Data to examine >>

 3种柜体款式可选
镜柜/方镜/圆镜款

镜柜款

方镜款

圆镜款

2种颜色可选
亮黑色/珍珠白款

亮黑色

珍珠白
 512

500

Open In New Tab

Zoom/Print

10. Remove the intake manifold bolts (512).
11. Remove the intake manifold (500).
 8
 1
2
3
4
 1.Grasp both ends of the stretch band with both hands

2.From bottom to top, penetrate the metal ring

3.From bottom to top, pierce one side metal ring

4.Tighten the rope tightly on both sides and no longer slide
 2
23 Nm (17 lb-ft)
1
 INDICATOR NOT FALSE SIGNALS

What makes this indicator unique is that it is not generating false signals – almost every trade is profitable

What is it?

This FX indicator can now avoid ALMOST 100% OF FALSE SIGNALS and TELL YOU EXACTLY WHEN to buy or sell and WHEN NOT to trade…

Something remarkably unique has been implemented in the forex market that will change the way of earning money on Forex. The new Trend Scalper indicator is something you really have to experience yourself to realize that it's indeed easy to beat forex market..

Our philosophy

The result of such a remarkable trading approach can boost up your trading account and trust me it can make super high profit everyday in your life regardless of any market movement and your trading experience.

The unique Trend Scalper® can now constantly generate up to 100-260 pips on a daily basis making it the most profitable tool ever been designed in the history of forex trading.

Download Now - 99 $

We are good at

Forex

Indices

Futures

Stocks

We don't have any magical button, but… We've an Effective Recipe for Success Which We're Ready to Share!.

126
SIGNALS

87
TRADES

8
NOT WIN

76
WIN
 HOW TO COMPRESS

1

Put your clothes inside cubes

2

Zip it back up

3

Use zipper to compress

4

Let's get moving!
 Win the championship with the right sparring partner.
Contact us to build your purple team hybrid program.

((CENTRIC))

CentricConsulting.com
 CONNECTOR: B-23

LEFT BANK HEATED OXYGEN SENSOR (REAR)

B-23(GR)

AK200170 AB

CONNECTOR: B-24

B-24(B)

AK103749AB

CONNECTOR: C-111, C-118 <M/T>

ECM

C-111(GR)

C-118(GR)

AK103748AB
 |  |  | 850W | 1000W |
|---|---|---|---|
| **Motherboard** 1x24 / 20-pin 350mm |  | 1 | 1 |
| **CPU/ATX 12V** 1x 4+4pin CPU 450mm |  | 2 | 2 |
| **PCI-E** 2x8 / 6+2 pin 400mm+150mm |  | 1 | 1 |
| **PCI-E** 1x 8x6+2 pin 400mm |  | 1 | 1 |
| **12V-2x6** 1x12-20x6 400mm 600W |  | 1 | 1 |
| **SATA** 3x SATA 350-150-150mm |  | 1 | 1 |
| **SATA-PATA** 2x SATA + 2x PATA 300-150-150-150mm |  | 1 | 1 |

How to complete this task >>
Every line above from the line with "23 Nm (17 lb-ft)" to the line with "AK200170 AB" is wanted, ends included; write them out exactly and add no other line.

Task solution >>
23 Nm (17 lb-ft)
1
 INDICATOR NOT FALSE SIGNALS

What makes this indicator unique is that it is not generating false signals – almost every trade is profitable

What is it?

This FX indicator can now avoid ALMOST 100% OF FALSE SIGNALS and TELL YOU EXACTLY WHEN to buy or sell and WHEN NOT to trade…

Something remarkably unique has been implemented in the forex market that will change the way of earning money on Forex. The new Trend Scalper indicator is something you really have to experience yourself to realize that it's indeed easy to beat forex market..

Our philosophy

The result of such a remarkable trading approach can boost up your trading account and trust me it can make super high profit everyday in your life regardless of any market movement and your trading experience.

The unique Trend Scalper® can now constantly generate up to 100-260 pips on a daily basis making it the most profitable tool ever been designed in the history of forex trading.

Download Now - 99 $

We are good at

Forex

Indices

Futures

Stocks

We don't have any magical button, but… We've an Effective Recipe for Success Which We're Ready to Share!.

126
SIGNALS

87
TRADES

8
NOT WIN

76
WIN
 HOW TO COMPRESS

1

Put your clothes inside cubes

2

Zip it back up

3

Use zipper to compress

4

Let's get moving!
 Win the championship with the right sparring partner.
Contact us to build your purple team hybrid program.

((CENTRIC))

CentricConsulting.com
 CONNECTOR: B-23

LEFT BANK HEATED OXYGEN SENSOR (REAR)

B-23(GR)

AK200170 AB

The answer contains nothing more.